Brian Hall puts it well: "The novelist's privilege is to play the fool, rushing in where historians refrain from treading." His new novel, with its evocative if ungainly title, "I Should Be Extremely Happy in Your Company," pursues those brave men across 8,000 miles of unexplored wilderness, but it's most interested in the dark territory of Meriwether Lewis's mind.
Lewis has always been a square peg in a round hole of national myth. His personal and financial troubles, culminating in suicide just three years after he'd become America's most celebrated explorer, hover awkwardly in footnotes, and are expunged entirely from those biographies for young readers.
As a novelist, Hall is concerned with what can't be explained: the blank pages in Lewis's journal, the gnawing pathos of his death, the unresolved contradictions between official records. "I Should Be Extremely Happy" explores these fascinating shadows by dividing the story into its various voices: Lewis, who was President Jefferson's personal secretary; William Clark, Lewis's devoted coleader; Toussaint Charbonneau, a French fur trader who accompanied them into Indian territory; and Sacagawea, the young Shoshone mother who belonged to Charbonneau. The greatest pleasure of this novel stems from the way Hall portrays these principals, distinguishing not just their voices, but their startlingly different visions of a world in rapid flux.

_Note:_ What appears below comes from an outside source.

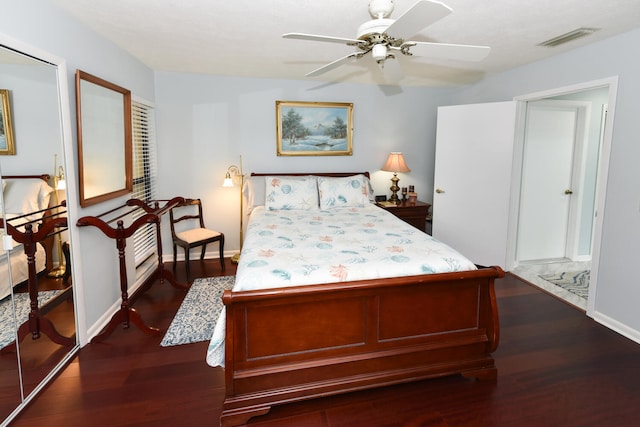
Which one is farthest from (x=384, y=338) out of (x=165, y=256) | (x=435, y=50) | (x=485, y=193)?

Charbonneau, the pragmatic trader, speaks in pidgin English about his own crude concerns, never straying far from his envy for other possessions or sexual encounters.
Hall's portrayal of the young Shoshone woman who helped Lewis and Clark is the most demanding - and by far the most daring aspect of the novel. In the afterword, he confesses to considerable anxiety, but ultimately he was motivated by a "conviction that the poverty of a narrative excluding Sacagawea's voice would be worse than the presumption required to include it."
He shouldn't have worried: Her surreal vision of a world blended with native myths and tribal history provides the novel's most haunting moments. Beyond the alien sociology of her life and its ghastly hardships, Sacagawea's impressionistic testimony skirts along the border of coherence, conveying a strikingly un-Western way of thinking about time and reality that can't be captured in even the most sensitive museum diorama.
Hall's central concern throughout, though, is that mysterious leader Meriwether Lewis, who's troubled from the start by two questions: "First, what he was; and second, why Mr. J might have chosen him." Though he finds more than 300 new plants and animals and a rough passage from St. Louis to the Pacific, he never finds answers to those mysteries.